← Prev: Innovation Week Awards for LOG.. Next: Acceleration across discipline.. →


Getting your data from RDS Classic to Artemis

Getting your data from RDS Classic to Artemis

I recently had a question from a researcher trying to get a whole bunch of data off of RDS Classic, and onto Artemis HPC. Since we don’t really cover this in the Introduction to Data Transfer Queue and RDS course, I thought it would be the perfect topic for a new Blog post!

Like oil and water..

Anyone who has ever tried to use Artemis HPC with data stored on RDS Classic has probably discovered that Artemis and RDS Classic just don’t mix. The reason is simple: Artemis is a Linux computing cluster, RDS Classic is a Windows-based file store, and Linux and Windows aren’t really friends.
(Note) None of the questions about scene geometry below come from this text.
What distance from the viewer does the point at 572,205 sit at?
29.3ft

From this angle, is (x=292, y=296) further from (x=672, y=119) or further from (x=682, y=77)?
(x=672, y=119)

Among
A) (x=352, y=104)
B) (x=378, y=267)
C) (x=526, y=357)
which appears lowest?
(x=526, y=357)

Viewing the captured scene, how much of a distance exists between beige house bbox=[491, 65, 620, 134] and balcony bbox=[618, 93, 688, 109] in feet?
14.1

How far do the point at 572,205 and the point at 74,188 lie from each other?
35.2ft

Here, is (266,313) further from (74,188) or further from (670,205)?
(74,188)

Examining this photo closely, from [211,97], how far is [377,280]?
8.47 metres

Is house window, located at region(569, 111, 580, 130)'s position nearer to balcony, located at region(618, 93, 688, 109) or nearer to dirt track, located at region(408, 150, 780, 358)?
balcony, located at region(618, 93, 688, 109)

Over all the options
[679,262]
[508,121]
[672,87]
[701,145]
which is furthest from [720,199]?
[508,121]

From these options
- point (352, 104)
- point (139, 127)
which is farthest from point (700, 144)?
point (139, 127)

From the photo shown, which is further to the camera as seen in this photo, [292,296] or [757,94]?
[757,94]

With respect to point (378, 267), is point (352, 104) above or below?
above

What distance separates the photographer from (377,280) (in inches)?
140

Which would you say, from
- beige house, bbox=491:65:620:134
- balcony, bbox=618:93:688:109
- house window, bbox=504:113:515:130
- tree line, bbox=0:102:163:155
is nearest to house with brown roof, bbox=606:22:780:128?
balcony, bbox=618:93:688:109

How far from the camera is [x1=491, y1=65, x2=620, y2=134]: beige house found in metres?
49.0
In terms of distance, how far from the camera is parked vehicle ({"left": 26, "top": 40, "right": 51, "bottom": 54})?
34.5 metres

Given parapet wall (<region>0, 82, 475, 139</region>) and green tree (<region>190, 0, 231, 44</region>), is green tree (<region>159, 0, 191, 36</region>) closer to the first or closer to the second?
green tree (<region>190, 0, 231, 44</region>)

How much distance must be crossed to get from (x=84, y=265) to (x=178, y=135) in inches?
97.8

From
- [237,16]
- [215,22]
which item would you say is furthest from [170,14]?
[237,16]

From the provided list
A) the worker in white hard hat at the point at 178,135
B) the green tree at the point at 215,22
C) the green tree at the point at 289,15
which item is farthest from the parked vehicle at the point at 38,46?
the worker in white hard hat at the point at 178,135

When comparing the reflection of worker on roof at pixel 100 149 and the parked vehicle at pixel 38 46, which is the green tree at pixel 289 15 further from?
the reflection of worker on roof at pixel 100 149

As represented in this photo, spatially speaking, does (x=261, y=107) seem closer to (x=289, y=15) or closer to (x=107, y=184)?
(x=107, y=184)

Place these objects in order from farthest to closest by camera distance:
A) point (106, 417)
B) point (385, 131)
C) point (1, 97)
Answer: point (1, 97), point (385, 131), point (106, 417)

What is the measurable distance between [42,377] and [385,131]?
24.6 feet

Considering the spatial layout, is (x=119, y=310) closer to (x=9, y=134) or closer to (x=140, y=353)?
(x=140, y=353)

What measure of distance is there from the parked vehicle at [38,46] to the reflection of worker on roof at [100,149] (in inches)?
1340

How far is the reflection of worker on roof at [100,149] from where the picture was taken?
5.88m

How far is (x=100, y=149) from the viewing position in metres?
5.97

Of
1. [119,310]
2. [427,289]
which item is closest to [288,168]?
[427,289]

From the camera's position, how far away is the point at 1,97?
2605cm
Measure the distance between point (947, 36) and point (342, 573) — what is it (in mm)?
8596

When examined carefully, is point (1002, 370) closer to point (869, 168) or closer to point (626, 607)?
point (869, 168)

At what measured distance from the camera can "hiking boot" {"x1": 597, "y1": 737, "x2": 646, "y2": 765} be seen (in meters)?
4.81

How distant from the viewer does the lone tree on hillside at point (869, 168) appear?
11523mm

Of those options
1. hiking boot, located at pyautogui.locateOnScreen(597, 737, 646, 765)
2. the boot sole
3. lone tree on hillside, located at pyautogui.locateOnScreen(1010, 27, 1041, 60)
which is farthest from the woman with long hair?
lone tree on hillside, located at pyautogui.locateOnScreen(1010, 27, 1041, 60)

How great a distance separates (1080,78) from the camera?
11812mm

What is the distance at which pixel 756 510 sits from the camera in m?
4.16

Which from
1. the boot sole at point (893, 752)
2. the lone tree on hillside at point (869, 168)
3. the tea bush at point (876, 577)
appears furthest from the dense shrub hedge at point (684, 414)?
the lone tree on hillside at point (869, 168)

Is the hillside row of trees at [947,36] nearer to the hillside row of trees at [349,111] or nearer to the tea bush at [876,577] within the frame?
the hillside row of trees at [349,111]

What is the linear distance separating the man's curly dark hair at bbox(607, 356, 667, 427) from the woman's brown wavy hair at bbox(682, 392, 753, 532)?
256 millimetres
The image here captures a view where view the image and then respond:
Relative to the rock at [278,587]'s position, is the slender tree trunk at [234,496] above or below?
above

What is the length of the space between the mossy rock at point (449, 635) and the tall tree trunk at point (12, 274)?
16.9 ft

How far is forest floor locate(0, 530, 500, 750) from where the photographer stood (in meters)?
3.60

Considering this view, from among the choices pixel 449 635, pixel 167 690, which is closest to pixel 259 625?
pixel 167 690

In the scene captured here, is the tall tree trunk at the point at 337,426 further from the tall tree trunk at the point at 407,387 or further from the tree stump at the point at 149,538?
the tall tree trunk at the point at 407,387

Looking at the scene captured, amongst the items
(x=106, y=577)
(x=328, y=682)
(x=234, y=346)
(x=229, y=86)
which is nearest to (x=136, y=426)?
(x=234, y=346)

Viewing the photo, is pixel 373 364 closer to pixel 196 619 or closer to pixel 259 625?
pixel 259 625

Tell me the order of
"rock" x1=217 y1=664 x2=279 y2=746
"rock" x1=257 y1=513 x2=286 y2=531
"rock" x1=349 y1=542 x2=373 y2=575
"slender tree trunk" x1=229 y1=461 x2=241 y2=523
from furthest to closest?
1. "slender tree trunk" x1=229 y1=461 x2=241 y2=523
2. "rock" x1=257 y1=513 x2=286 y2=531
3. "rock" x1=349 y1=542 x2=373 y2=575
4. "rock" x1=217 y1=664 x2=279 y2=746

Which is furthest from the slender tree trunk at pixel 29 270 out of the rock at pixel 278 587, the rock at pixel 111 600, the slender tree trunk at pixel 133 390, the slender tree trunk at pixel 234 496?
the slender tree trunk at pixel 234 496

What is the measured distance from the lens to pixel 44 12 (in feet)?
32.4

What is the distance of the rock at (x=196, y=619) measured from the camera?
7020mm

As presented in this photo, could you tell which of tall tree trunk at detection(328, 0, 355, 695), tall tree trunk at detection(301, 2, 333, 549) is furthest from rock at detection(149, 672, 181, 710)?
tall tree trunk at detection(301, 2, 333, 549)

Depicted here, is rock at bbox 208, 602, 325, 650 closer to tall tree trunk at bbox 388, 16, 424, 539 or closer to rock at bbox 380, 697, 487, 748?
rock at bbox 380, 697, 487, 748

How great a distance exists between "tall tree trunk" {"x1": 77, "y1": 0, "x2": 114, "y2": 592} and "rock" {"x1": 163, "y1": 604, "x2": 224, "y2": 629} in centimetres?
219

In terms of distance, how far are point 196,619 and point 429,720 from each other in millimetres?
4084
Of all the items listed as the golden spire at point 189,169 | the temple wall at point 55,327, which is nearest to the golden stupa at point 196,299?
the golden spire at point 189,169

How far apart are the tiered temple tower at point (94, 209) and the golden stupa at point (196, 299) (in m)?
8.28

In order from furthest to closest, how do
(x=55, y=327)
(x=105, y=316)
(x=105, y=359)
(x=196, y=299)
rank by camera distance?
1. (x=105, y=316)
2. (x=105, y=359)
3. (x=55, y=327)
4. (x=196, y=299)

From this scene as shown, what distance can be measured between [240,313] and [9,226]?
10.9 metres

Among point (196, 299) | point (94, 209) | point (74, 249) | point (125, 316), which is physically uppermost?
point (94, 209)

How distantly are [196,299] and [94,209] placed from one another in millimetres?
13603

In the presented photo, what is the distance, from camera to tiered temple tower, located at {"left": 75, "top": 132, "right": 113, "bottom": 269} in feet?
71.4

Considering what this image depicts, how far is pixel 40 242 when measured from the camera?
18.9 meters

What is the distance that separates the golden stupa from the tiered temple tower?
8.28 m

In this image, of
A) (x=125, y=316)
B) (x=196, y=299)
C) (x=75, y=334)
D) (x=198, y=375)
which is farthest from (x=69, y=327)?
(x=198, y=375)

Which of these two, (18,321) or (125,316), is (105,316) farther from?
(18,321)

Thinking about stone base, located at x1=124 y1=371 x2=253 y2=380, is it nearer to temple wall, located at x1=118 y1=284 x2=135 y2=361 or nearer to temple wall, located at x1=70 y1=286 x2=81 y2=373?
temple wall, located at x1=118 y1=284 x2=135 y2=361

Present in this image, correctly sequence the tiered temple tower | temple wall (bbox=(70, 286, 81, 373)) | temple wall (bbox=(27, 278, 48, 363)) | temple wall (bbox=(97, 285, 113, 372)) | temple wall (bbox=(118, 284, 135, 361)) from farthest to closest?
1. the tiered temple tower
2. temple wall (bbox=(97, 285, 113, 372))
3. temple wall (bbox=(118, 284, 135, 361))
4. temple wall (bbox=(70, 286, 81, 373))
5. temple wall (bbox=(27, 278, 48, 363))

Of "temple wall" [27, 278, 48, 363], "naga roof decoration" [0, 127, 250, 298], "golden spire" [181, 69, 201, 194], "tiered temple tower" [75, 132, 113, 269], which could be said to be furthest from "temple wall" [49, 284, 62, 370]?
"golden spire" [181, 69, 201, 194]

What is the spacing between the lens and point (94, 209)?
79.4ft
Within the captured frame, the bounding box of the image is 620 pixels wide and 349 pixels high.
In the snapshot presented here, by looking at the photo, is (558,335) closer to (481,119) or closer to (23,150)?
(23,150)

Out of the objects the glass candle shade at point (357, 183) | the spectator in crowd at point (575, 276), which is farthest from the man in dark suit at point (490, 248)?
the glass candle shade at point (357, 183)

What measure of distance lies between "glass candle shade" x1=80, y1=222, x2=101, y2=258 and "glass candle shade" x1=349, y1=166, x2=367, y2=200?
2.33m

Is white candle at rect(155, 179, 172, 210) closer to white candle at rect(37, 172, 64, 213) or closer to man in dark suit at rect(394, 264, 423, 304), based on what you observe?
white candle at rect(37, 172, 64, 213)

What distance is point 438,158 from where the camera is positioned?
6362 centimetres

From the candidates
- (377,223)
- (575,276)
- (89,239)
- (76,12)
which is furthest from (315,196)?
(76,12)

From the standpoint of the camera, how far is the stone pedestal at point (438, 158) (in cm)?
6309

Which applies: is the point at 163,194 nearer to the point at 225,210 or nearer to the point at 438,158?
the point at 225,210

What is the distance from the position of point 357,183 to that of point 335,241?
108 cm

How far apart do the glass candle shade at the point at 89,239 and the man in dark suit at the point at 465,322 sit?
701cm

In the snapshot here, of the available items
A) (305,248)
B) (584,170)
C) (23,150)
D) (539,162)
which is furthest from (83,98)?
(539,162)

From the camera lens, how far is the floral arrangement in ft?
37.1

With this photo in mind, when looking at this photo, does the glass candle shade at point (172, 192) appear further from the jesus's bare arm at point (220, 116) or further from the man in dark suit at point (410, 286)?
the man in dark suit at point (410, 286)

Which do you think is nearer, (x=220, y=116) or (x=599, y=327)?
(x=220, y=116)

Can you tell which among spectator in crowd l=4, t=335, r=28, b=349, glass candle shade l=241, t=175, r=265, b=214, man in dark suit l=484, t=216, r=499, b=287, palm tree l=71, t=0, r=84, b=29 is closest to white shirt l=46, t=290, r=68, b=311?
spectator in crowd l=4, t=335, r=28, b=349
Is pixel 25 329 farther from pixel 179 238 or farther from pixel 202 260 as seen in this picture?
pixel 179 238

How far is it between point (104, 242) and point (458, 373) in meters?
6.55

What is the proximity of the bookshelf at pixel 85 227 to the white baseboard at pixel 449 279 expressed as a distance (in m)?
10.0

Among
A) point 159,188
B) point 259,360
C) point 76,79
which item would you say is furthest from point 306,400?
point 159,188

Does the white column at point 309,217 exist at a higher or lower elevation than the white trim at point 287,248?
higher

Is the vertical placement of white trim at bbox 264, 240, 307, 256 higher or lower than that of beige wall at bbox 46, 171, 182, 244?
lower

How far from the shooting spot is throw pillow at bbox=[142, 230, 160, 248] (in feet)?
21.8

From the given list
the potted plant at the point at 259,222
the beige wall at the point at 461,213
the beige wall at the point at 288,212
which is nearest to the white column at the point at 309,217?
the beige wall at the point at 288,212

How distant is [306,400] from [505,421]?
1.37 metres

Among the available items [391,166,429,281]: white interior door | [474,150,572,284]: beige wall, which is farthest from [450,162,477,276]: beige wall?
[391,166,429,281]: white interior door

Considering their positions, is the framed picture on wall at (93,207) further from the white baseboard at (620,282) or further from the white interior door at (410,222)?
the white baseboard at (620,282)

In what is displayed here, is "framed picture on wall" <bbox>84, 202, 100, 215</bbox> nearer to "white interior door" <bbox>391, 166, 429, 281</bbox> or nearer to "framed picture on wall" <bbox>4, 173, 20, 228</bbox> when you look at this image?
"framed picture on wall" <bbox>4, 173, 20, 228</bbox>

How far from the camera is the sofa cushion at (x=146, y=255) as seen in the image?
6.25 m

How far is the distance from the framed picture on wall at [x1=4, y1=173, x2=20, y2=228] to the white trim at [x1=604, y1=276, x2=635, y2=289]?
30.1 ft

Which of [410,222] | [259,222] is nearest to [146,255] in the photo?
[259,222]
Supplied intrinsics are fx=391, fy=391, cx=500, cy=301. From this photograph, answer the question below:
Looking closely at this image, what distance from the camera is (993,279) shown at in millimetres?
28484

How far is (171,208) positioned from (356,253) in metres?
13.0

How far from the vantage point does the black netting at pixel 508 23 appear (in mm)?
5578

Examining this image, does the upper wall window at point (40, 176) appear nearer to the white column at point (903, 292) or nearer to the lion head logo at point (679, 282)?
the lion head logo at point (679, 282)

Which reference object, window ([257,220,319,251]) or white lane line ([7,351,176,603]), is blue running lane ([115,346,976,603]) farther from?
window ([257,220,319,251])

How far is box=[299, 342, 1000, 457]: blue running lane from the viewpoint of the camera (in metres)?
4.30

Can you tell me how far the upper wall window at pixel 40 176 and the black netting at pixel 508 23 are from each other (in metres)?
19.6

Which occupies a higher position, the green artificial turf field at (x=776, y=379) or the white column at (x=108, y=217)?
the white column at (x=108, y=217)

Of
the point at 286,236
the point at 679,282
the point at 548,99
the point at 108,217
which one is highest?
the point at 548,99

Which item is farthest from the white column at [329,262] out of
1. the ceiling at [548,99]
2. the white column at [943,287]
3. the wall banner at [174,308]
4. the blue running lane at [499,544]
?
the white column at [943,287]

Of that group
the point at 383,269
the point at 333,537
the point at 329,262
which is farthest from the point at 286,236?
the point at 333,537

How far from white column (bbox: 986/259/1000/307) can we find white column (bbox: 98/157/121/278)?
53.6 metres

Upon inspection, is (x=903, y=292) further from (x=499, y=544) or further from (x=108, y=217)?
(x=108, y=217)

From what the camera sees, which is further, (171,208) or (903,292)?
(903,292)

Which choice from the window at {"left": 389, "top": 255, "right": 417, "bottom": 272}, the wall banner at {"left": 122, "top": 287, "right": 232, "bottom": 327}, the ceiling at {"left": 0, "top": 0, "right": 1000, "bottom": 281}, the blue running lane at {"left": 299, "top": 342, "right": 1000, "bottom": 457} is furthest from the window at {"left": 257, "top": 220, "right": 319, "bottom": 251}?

This is not a problem that most researchers should be having: When you sign up for a Research Data Management Plan (dashR) with Artemis HPC access, you will be given data storage on RCOS, the Research Computing Optimised Storage. RCOS is the University’s Linux-based data store, which connects seamlessly to Artemis.

The issue arises when research groups have existing data they might never have intended to use on HPC, and this data is on RDS Classic, but now they would like to process this data on Artemis.1

The solution: smbclient

smbclient is a Linux command-line tool for connecting to samba (ie Windows) file shares. It works much like any other secure file transfer protocol (SFTP) software. On the command line, this generally means that it will connect you to the host file-server and leave you at a command prompt. For example:

[jdar4135@login3 ~]$ smbclient //research-data.shared.sydney.edu.au/RDS-01/ -W SHARED
Enter jdar4135's password:
Domain=[SHARED] OS=[Unix] Server=[FluidFS]
smb: \>

From that smb: > prompt, I can then execute the regular Unix-style commands such as ls, cd, pwd, etc. Most command-line SFTP programs also let you execute those commands on your local computer as well, by appending an ‘!’ or the letter ‘l’ before them: so !ls, !cd, !pwd, etc. NB also that we needed to specify a user domain, or workgroup when connecting, using flag ‘-W’ — your domain may be different on different file shares.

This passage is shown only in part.